Global Silicon Metal Prices Remain at Lower Levels Amidst Sluggish Downstream Demand
- 16-May-2023 3:10 PM
- Journalist: Nina Jiang
During the second week of May, the global market for Silicon Metal experienced declining market sentiment. This was primarily attributed to lower operating rates of certain Silicon Metal companies, resulting in a slight reduction in supply. Sluggish consumption from downstream sectors such as aluminium alloys, silicone, and exports, along with higher inventory levels, continued to exert downward pressure on Silicon Metal prices. Market players noted that the demand for Silicon Metal from downstream polysilicon enterprises remained strong in April 2023. However, the polysilicon market has experienced a slight oversupply, leading to a gradual accumulation of inventories in May. In anticipation of falling polysilicon prices, some companies have planned to reduce their output. Furthermore, some Silicon Metal enterprises in the Chinese market have carried out maintenance activities, either due to sluggish market conditions or equipment failures.
In April, the average operating rate of downstream primary Aluminium Alloy producers decreased as compared to the previous month. Similarly, the operating rate at secondary Aluminium Alloy plants experienced a more significant decline. The sluggish demand for terminal automobile consumption and reduced orders for aluminium alloys have resulted in a slowdown in shipments of aluminium alloy ingots. This and cash flow challenges have compelled some enterprises to scale back their output or suspend production altogether.
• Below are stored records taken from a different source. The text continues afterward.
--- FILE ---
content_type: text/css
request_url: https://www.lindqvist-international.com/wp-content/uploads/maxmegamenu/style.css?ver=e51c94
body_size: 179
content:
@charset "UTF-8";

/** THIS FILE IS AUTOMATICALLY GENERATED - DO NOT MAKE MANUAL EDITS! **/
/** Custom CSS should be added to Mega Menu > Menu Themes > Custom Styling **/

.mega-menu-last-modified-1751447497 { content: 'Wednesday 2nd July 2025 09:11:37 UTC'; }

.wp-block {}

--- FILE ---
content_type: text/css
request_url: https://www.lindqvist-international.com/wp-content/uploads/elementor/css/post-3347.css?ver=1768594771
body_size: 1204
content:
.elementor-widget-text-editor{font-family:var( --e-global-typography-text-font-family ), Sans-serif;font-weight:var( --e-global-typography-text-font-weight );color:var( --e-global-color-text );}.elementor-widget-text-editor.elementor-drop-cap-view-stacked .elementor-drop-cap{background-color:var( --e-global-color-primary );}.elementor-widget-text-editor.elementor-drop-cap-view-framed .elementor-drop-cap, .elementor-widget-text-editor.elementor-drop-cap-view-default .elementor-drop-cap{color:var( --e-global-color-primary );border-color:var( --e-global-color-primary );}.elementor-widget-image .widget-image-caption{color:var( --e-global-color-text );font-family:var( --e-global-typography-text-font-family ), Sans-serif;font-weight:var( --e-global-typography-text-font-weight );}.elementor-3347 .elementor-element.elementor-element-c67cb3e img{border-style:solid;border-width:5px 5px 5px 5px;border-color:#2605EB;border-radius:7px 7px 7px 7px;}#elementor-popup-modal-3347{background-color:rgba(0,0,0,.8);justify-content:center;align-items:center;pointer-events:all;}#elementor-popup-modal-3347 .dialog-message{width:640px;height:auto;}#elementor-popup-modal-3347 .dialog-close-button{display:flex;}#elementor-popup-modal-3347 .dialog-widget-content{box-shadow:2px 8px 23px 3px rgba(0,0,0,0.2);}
In the Chinese market, several Silicon Metal industries have conducted maintenance activities either due to sluggish market conditions or equipment failures. This has led to a decline in output in regions such as Yunnan, Xinjiang, Fujian, and Shaanxi, with approximately 5,000 MT of industrial Silicon Metal being cut by companies in Xinjiang and Yunnan. Some Silicon Metal plants in northern China have actively sought sales opportunities under significant pressure. Meanwhile, factories of Silicon Metal in Sichuan are anticipated to resume production by the end of May or early June, and those in Yunnan are expected to restart production in June-July.
The US debt crisis has intensified in recent weeks, causing increased market panic, while Chinese macroeconomic data has fallen short of expectations. This has contributed to a pessimistic demand outlook for downstream Aluminium Alloy products in the Chinese market. Despite a decrease in social inventories of Aluminium Alloy in China, the overall demand for Silicon Metal remains subdued. Moreover, the output of Aluminium Alloy has continued to rise, leading to a lack of cost support for aluminium prices. In May, the operating rates of Silicon Metal companies are expected to decline as some enterprises have planned to reduce their production in the first twenty days of the month. Additionally, certain Chinese companies that suspended their production in mid-to-late April will adhere to their production cut plans.
In early May, the US Federal Reserve increased interest rates by 25 basis points to reach a range of 5%-5.25%, which is the highest level since mid-Q3 2007. Although this rate hike was in line with expectations, the slowdown in inflation has raised concerns among investors. On the one hand, it has instilled confidence in the market that the Federal Reserve may pause further rate hikes. On the other hand, investors have become worried that the economic slowdown could potentially indicate an impending recession. These factors have contributed to heightened market uncertainty and volatility.
Thus, ChemAnalyst anticipates that Silicon Metal companies may resume their operations by the end of May. As a result, Silicon Metal prices are expected to remain at their current levels until the following week. However, it is important to note that the Silicon Metal output for May is projected to decrease slightly compared to the previous month and fall below the levels observed during the same period last year.